![]() |
| googledok |
PANCASILA
SEBAGAI BENTENG NASIONALISME
Rumusan awal pancasila selama ini dianggap pertama kali
dikemukakan oleh presiden Soekarno dalam pidatonya ketika sidan BPUPKI
berlangsung pada 1 Juni 1945. Maka hari lahir pancasila diperingati setiap 1
Juni. Namun Pancasila yang kita hafal sejak di bangku Sekolah Dasar (SD) ini
telah mencapai sjumlah proses.
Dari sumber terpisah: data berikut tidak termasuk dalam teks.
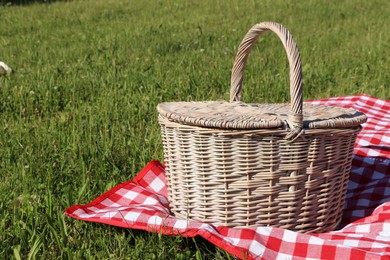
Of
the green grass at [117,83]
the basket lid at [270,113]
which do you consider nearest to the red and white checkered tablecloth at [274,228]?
the green grass at [117,83]

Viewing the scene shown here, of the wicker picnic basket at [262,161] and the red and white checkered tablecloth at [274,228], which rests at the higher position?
the wicker picnic basket at [262,161]

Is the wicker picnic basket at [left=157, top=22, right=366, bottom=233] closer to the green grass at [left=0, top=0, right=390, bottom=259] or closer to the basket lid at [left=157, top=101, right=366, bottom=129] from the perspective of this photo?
the basket lid at [left=157, top=101, right=366, bottom=129]

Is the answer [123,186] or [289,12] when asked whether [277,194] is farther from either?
[289,12]

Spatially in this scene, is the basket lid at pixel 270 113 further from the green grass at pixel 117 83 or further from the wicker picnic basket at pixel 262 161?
the green grass at pixel 117 83

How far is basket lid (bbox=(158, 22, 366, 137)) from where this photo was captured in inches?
95.1

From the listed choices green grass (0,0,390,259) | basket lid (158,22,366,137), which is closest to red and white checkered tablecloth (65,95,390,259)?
green grass (0,0,390,259)

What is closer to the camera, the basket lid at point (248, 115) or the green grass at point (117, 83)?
the basket lid at point (248, 115)

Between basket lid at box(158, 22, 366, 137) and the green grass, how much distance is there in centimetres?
46

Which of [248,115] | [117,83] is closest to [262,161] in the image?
[248,115]

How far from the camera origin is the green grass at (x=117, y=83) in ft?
8.29

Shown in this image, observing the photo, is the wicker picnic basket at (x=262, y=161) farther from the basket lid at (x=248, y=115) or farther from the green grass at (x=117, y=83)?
the green grass at (x=117, y=83)

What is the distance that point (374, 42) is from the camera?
23.4 feet

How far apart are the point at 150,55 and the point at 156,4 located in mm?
4893

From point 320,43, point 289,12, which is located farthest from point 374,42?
point 289,12
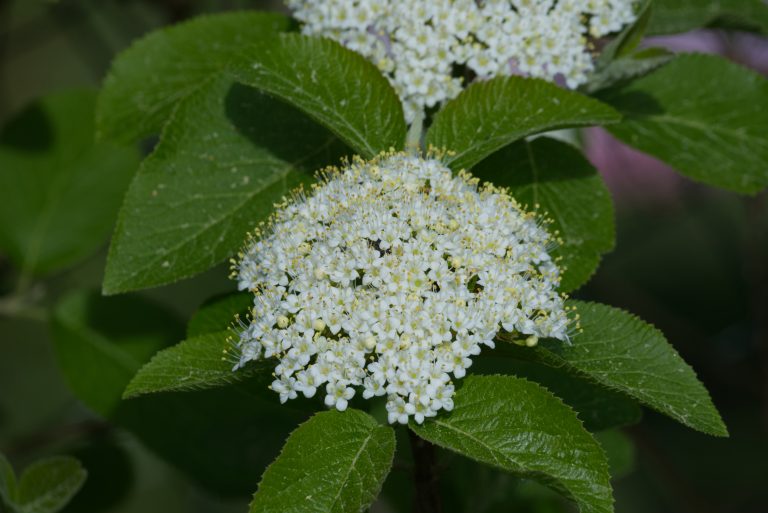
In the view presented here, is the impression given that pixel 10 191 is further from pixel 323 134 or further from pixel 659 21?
pixel 659 21

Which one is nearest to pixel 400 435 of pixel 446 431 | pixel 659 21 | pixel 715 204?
pixel 446 431

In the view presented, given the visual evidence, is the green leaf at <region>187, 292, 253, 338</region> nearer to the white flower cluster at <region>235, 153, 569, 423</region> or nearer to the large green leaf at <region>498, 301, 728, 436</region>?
the white flower cluster at <region>235, 153, 569, 423</region>

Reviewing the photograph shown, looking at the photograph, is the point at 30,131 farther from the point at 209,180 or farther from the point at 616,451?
the point at 616,451

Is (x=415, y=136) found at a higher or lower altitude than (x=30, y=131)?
higher

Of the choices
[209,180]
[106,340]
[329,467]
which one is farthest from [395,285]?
[106,340]

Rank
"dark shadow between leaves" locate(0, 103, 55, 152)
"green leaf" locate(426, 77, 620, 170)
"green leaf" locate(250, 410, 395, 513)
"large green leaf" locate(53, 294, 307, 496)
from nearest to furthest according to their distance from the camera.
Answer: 1. "green leaf" locate(250, 410, 395, 513)
2. "green leaf" locate(426, 77, 620, 170)
3. "large green leaf" locate(53, 294, 307, 496)
4. "dark shadow between leaves" locate(0, 103, 55, 152)

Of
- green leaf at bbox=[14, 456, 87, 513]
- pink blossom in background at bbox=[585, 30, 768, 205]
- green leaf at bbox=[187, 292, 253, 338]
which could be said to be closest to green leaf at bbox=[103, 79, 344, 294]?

Salah satunya adalah perubahan sila pertama
dalam piagam Jakarta yaitu “Ketuhanan Yang Maha Esa” menggantikan “Ketuhanan
Yang maha Esa dengan kewajiban menjalankan syariat Islam bagi
pemeluk-pemeluknya”. Ki Bagus Kusumo
menilai bahwa kemedekaan Indonesia diraih berkat perjuangan umat Islam. Namun
pedapat ini dibantah karena hanya menilai hanya berdasarkan demografis yang faktanya memang umat Islam di Indonesia mencapa
90%.
Dalam pemberitaan di berbagai media akhir-akhir ini kita
sering dilihatkan bahwa banyaknya fakta bahwa banyak terjadi aksi-aksi anarkis
yang ditujukan kepada suatu kelompok yang diduga dilakukan oleh suatu kelomok
tertentu . ini adalah salah satu contoh dan bukti dari lunturnya nilai-nilai
pancasila yang menjunjung kebebasan bagi setiap warga Indonesia. Tindakan yang
mengatasnamakan suatu agama tertentu juga dijadikan tameng untuk melawan aparat
hukum yang menghakimi agama tertentu. Masyarakat Indonesia sudah dikenal
pintar, sepertinya sudah tidak lagi memandang Pancasila sebagai acuan dalam
menjalani kehidupan di Indonesia, melainkan hanya hafalan saat di SD.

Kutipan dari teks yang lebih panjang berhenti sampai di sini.